The source of plant sterols can drive end-product success or headaches. Pine fits markets looking for strong clean-label heritage, low cross-contamination risk, and reliable batch quality. Where soy and corn phytosterols offer plenty of supply, pine answers needs for identity and traceability. We see this in premium product lines or regions requiring documentation of every input from tree to table.
We work alongside brands worried by increased allergen reporting or seeking to distinguish their nutritional offering. Pine-based phytosterol offers clear access to that requirement. Food technologists in protein, bakery, and spreadable products note straightforward blending and low-impact on taste and texture. For supplement makers, encapsulation steps take less troubleshooting, with fewer leaks and off-flavors than sometimes seen in soy-based alternatives.
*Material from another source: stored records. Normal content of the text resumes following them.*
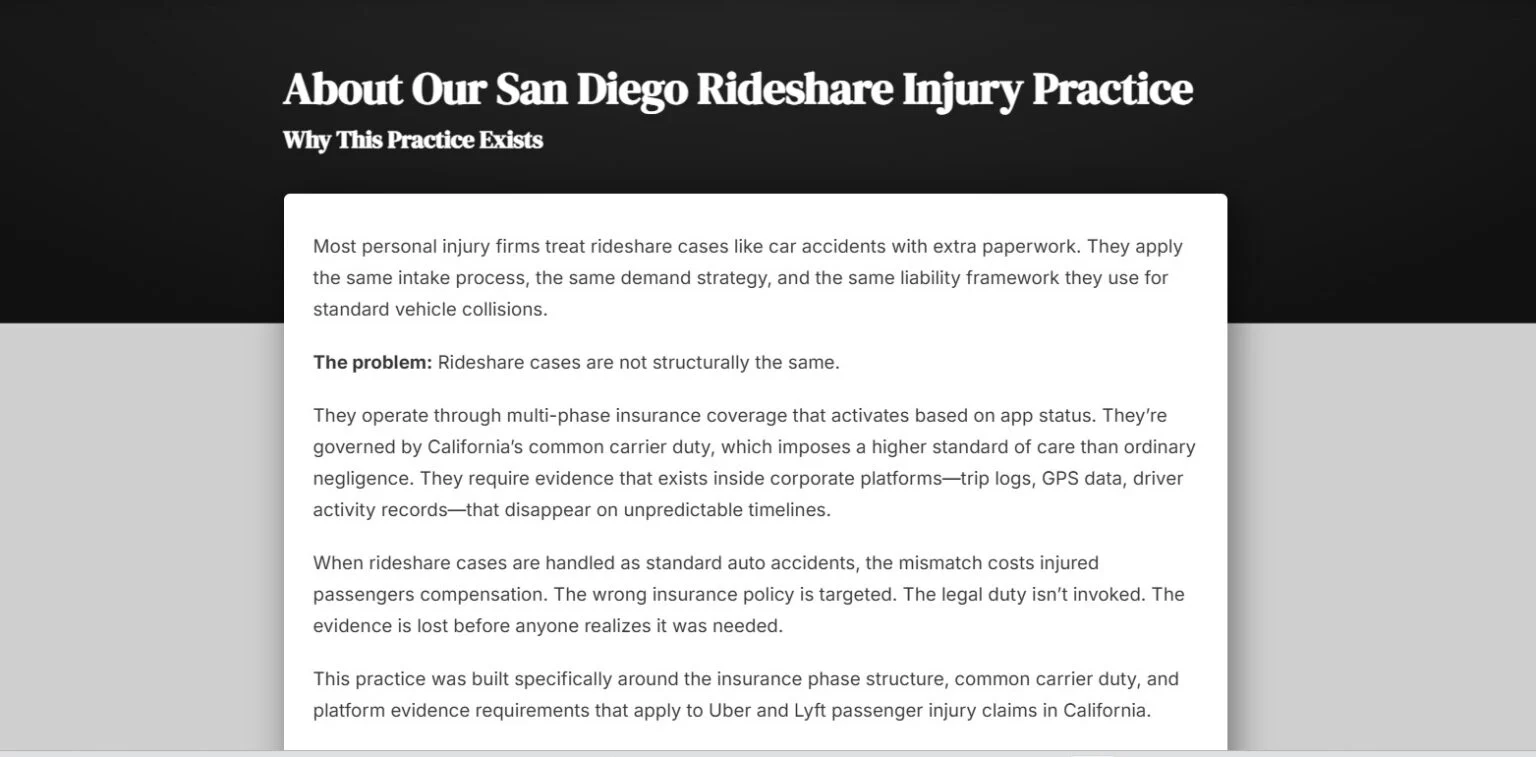 SoCal Crash Law website design, screen 8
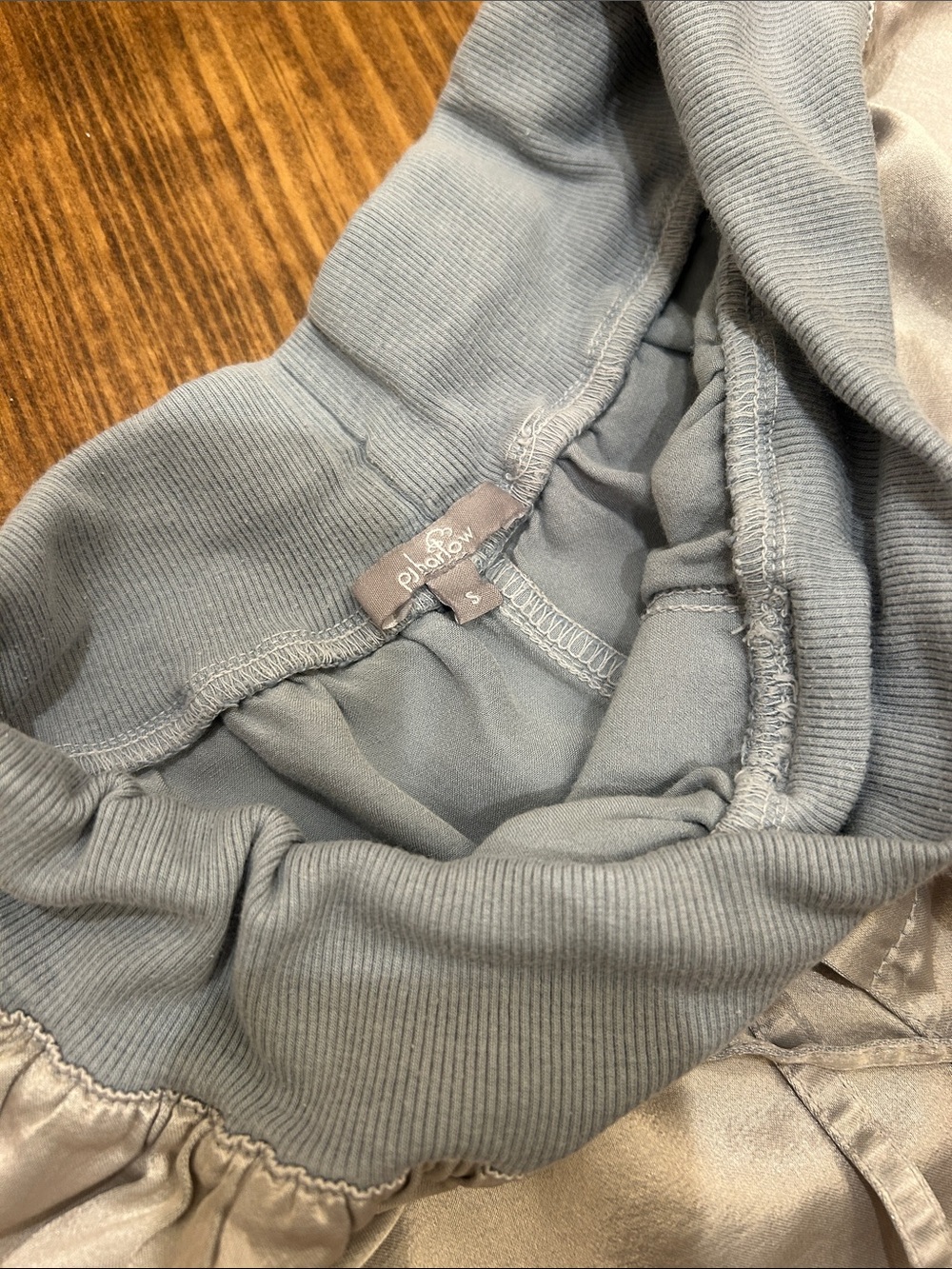 Light Gray Satin Shorts with Dusty Blue Waistband - Picture 3 of 5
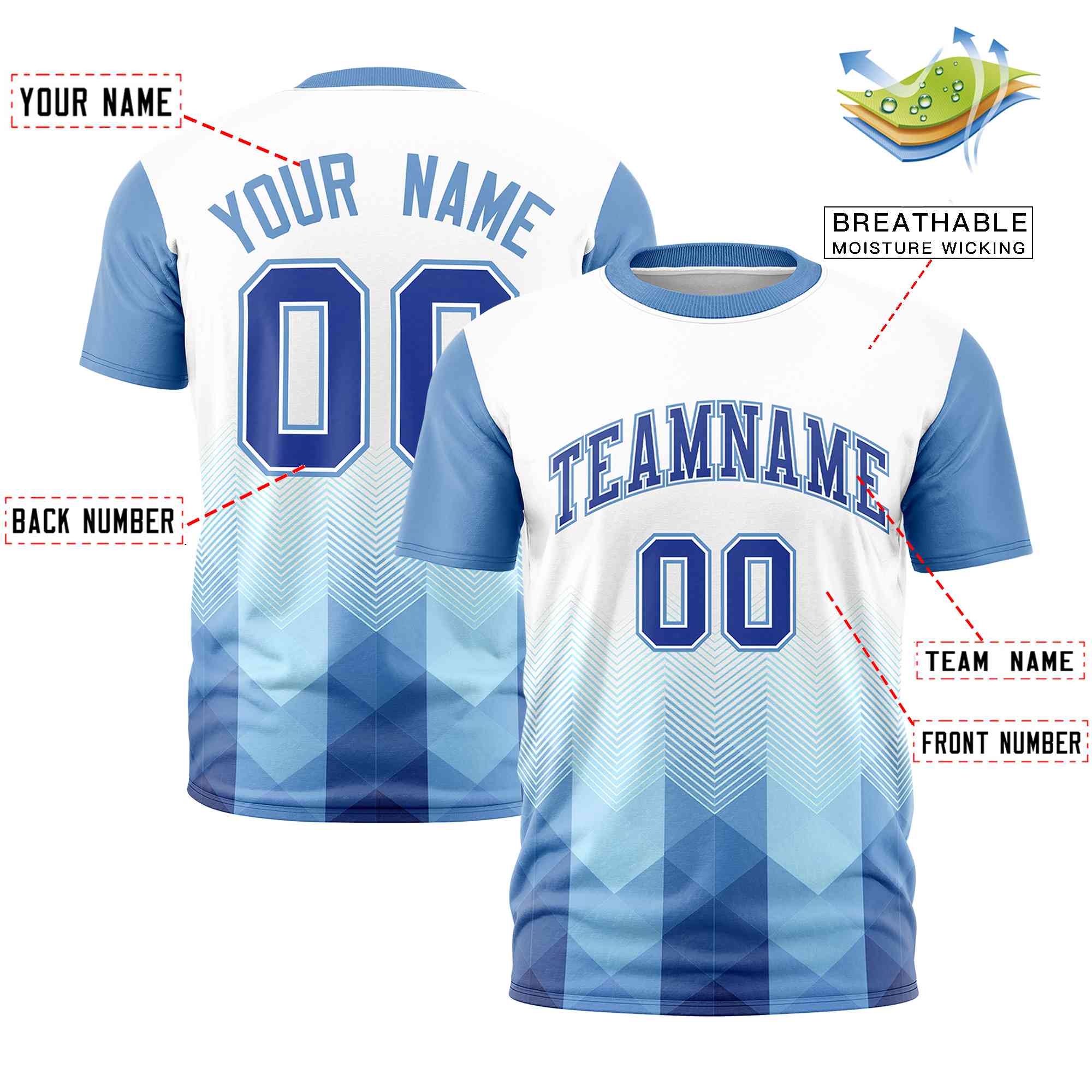 Custom White Light Blue Gradient Ripple Fashion Raglan Sleeves Performance T-Shirt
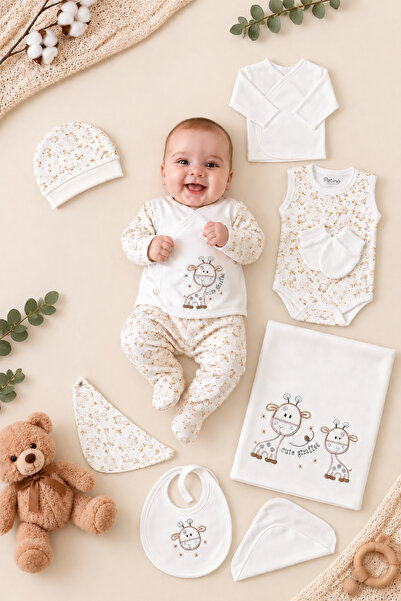 Petino Giraffe Embroidered 10 Piece Newborn Hospital Discharge Set Ecru Unisex Baby Bodysuit Set with Blanket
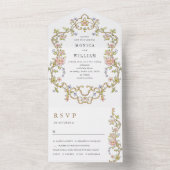 Victoriaans  Grace Floral Lijst Bruiloft All In One Uitnodiging (Binnen)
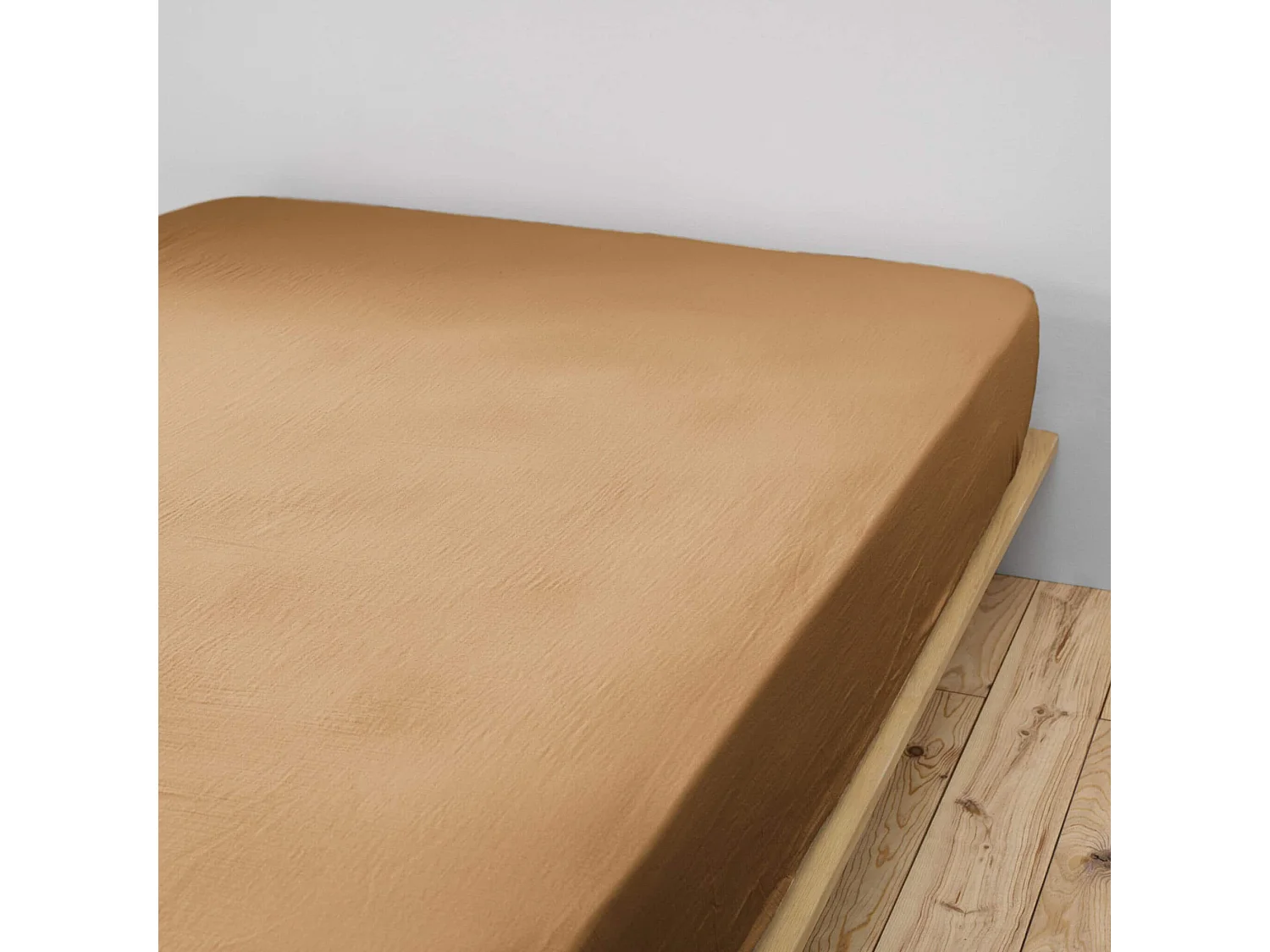 Drap housse bonnet 30 cm 100% gaze de coton unie marron 200x200 cm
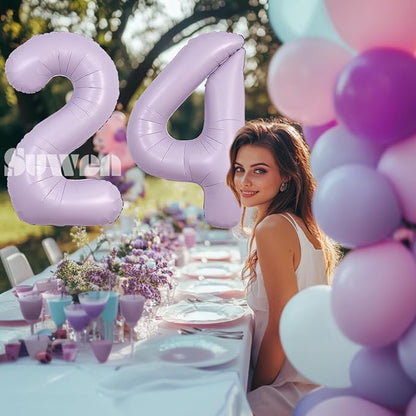 SUWEN 40 Inch Light Purple Lavender Big 24 Balloon Number Foil Helium 0-9 | - Image 3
Sterol purity and taste neutrality set our pine product apart, making it suitable for products where flavor carry-over ruins end-user acceptance. When new regulatory demands raise questions over genetically modified input, pine steps forward as a non-GMO answer. In supply chain realities, our pine origins bypass volatility linked to crop cycles—soy market swings or maize shortages never impact our forest contracts.
Whether you are formulating a cholesterol-lowering spread, developing a clean-label supplement, or bringing a high-nutrition beverage to market, pine phytosterol offers both a technical and brand story. Year after year, we’ve seen our partners succeed by picking materials with both strong pedigree and demonstrated stability. Our manufacturing floor, support staff, and customer network all grow from shared challenges, feedback, and practical improvements.
To us, phytosterol (pines) is not a generic plant extract, but a material shaped by firsthand labor, dedicated technical oversight, and a wide circle of partners asking tough questions.